If the DAG looks like this: a*b+c*d, it could be folded into fma(a, b, c*d) or fma(c, d, a*b). https://reviews.llvm.org/D11855 was posted to improve it that respects the uses of a*b or c*d to do the best choice. 
But for a*b-c*d, it could be also folded into fma(a, b, -c*d) or fma(-c, d, a*b). This patch is trying to respect the uses of a*b and c*d to make the best choice. 

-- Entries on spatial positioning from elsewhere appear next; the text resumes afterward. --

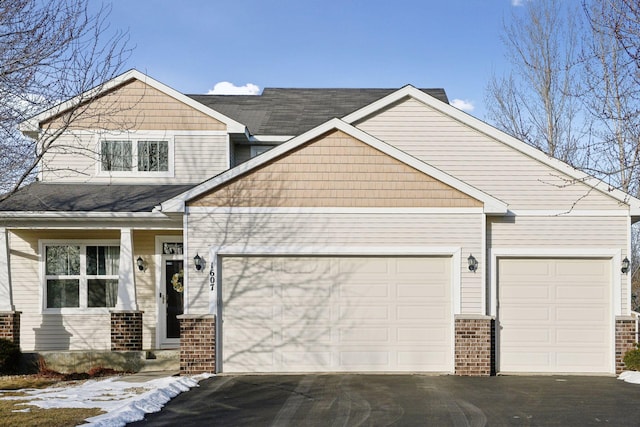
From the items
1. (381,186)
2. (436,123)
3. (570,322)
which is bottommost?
(570,322)

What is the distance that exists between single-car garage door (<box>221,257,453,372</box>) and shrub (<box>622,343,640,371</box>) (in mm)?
3369

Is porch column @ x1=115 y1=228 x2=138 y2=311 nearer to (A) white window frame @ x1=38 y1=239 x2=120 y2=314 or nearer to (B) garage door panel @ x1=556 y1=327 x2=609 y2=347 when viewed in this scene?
(A) white window frame @ x1=38 y1=239 x2=120 y2=314

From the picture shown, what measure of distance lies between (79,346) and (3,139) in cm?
535

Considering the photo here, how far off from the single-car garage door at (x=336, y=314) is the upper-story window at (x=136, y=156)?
417 centimetres

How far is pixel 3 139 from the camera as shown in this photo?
12.1m

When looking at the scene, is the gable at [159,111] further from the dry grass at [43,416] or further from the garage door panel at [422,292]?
the dry grass at [43,416]

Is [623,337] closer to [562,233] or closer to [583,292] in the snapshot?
[583,292]

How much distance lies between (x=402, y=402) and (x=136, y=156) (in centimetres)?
912

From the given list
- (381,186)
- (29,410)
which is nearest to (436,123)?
(381,186)

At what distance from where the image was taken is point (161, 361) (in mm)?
13727

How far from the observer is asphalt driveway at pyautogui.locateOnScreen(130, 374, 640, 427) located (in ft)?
29.7

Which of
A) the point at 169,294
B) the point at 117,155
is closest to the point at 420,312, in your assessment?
the point at 169,294

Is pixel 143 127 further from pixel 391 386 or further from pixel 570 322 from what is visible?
pixel 570 322

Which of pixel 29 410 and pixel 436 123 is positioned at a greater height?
pixel 436 123
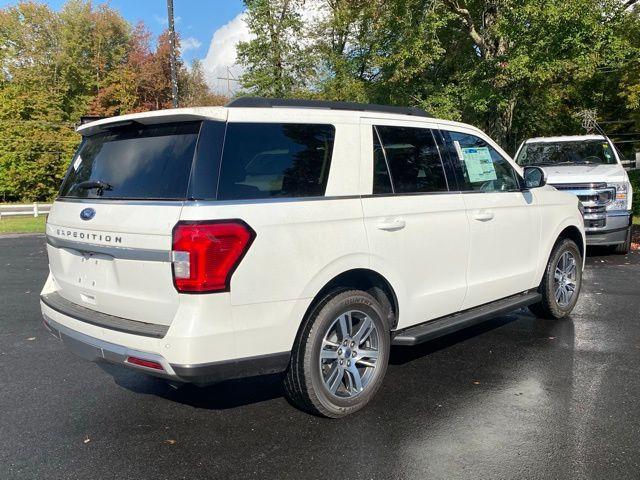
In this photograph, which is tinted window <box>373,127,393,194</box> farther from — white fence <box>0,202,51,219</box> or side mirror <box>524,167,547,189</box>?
white fence <box>0,202,51,219</box>

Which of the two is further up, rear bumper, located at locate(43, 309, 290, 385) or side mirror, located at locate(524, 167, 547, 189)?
side mirror, located at locate(524, 167, 547, 189)

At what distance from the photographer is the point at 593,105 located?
26922 mm

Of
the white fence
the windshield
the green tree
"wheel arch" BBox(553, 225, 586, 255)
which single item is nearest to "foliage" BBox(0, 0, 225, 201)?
the white fence

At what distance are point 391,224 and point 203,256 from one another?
1432mm

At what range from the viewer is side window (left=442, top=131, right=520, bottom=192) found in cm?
467

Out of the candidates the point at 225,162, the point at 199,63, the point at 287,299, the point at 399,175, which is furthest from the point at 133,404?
the point at 199,63

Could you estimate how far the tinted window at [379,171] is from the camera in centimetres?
391

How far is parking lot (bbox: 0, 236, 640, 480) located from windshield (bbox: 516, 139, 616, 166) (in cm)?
599

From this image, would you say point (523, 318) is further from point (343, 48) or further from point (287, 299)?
point (343, 48)

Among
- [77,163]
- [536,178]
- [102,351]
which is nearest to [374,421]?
[102,351]

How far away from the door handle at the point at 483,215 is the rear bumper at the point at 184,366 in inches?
84.4

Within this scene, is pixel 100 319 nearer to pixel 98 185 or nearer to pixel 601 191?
pixel 98 185

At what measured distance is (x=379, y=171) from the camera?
3959mm

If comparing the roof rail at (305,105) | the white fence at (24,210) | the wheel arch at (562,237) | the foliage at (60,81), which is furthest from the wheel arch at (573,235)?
the foliage at (60,81)
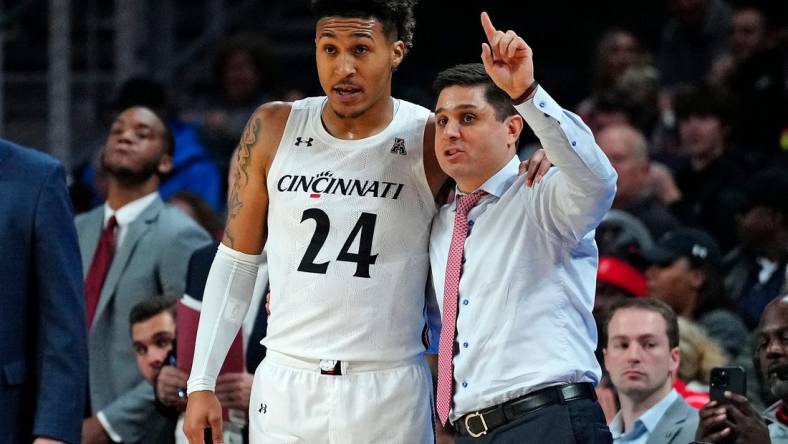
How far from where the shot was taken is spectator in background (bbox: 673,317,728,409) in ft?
18.6

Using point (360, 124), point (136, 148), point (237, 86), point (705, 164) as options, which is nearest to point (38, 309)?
point (360, 124)

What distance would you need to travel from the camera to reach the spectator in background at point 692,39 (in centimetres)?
934

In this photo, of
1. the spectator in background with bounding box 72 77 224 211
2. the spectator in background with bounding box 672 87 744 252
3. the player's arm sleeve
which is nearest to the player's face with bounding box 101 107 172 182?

And this is the motivated case:
define double @fsub1(double %a, double %b, double %c, double %d)  {
entry:
  %mul = fmul fast double %b, %a
  %mul1 = fmul fast double %d, %c
  %sub = fsub fast double %mul, %mul1
  %mul3 = fmul fast double %mul, %sub
  ret double %mul3
} define double @fsub1(double %a, double %b, double %c, double %d)  {
 ; CHECK-LABEL: fsub1:
 ; CHECK:       # %bb.0: # %entry
-; CHECK-NEXT:    xsmuldp 3, 4, 3
 ; CHECK-NEXT:    xsmuldp 0, 2, 1
-; CHECK-NEXT:    xsmsubadp 3, 2, 1
-; CHECK-NEXT:    xsmuldp 1, 0, 3
+; CHECK-NEXT:    fmr 1, 0
+; CHECK-NEXT:    xsnmsubadp 1, 4, 3
+; CHECK-NEXT:    xsmuldp 1, 0, 1
I'm not sure why Aggressive && isContractableFMUL(N0) && isContractableFMUL(N1) check is here?
That is already checked in the lambdas.